Q: Are outside sales employees considered exempt under the outside sales exemption (OSE) if they work from a home office during the pandemic?

A: Throughout the last 11 months, the pandemic has required most in-person business activity to go virtual; and this is no less true for employees working in sales. However, Zoom meetings and social distancing have made it challenging for employers to classify their sales force as exempt under the OSE of the Fair Labor Standards Act (FLSA).

The OSE provides a broad exemption from the minimum wage, overtime pay, and recordkeeping requirements of the FLSA. The exemption does not require a minimum salary amount or payment on a salary basis. Rather, it merely requires that an employee's primary duty be related to sales and that the employee be "customarily and regularly engaged away from the employer's place or places of business in performing such primary duty." 29 C.F.R. § 541.502. Accordingly, the OSE creates a significant degree of flexibility in the terms of employee compensation.

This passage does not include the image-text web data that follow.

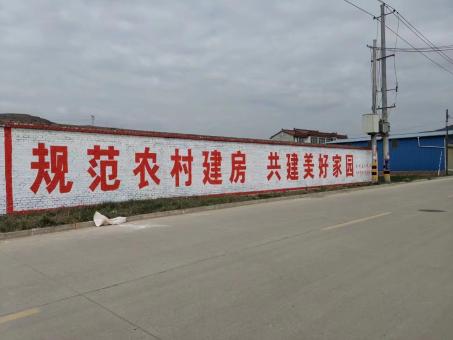 贡山墙体广告投放需要注意的三点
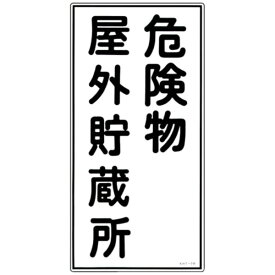 日本緑十字｜JAPAN GREEN CROSS 緑十字　消防・危険物標識　危険物屋外貯蔵所　600×300mm　エンビ 052007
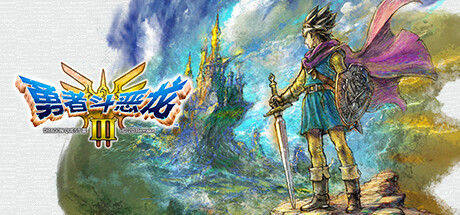 【夸克】《勇者斗恶龙3重制版 DRAGON QUEST III HD-2D Remake》Switch中文版XCI下载 – 含1.1.2升补+5DLC+金手指_0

However, the requirement that the employee be "customarily and regularly engaged away from the employer's place of business" may be jeopardized when sales employees are closing deals from a home office. Indeed, the OSE treats any fixed site as the employer's place of business. That means the "employer's place of business" includes the employee's home office, because "any fixed site, whether home or office, used by a salesperson as a headquarters or for telephonic solicitation of sales is considered one of the employer's places of business, even though the employer is not in any formal sense the owner or tenant of the property." 29 CFR § 541.502.

While this rule made sense prior to the pandemic, it appears to foreclose the OSE exemption, where sales employees cannot visit customers physically due to the pandemic. Unfortunately, the U.S. Department of Labor (DOL) has yet to step in and clarify what allowances should be made to the OSE due to the restrictions imposed by COVID-19.

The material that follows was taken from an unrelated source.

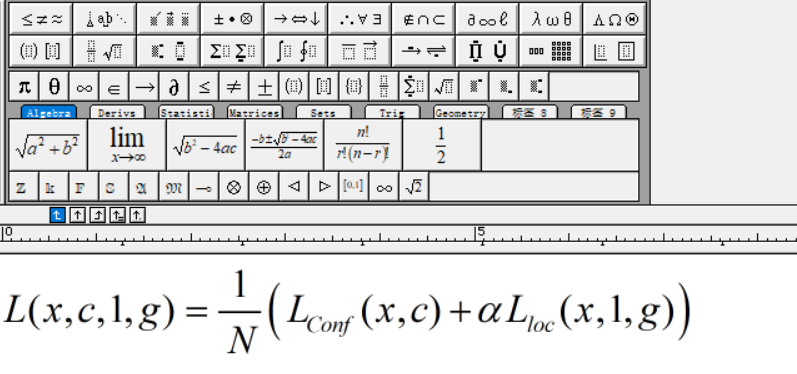 MathType里的公式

Notably, those sales employees physically able to visit at least some customers may still be able to take advantage of the OSE exemption. While the door-to-door salesperson is perhaps the classic example of an OSE employee, the exemption requires far less time spent outside the employer's place of work than a door-to-door salesperson might ordinarily expend. Indeed, the DOL has concluded that selling or sales-related activity outside the office for "one or two hours a day, one or two times a week" can satisfy the requirements of the exemption. See DOL Wage Hour Op. Lts. No. FLSA2007–2 (Jan. 25, 2007), reaff'd, FLSA2020-6 (June 25, 2020). In FLSA2020-6, the DOL even observed that "performing an activity 60 times over the course of a year — slightly more than once per week — may be enough[.]" Id. at *3. Courts have observed that there is no suggestion in the regulations that work performed customarily or regularly must occupy any given percentage of an employee's working hours.

For those sales employees performing all of their work remotely during the pandemic, however, the application of the OSE exemption is less clear. While many expect the DOL would not attack an employer's reliance on the OSE because of the employer's compliance with public health mandates, nonetheless the exemption is far from assured. Accordingly, employers may wish to carefully consider alternative bases for claiming FLSA-exempt status or reclassify sales employees for the remainder of the pandemic or until further guidance is provided. In determining whether another exemption (e.g., the administrative exemption) would apply, employers will have to keep in mind the salary threshold requirement that is not necessary for the OSE exemption.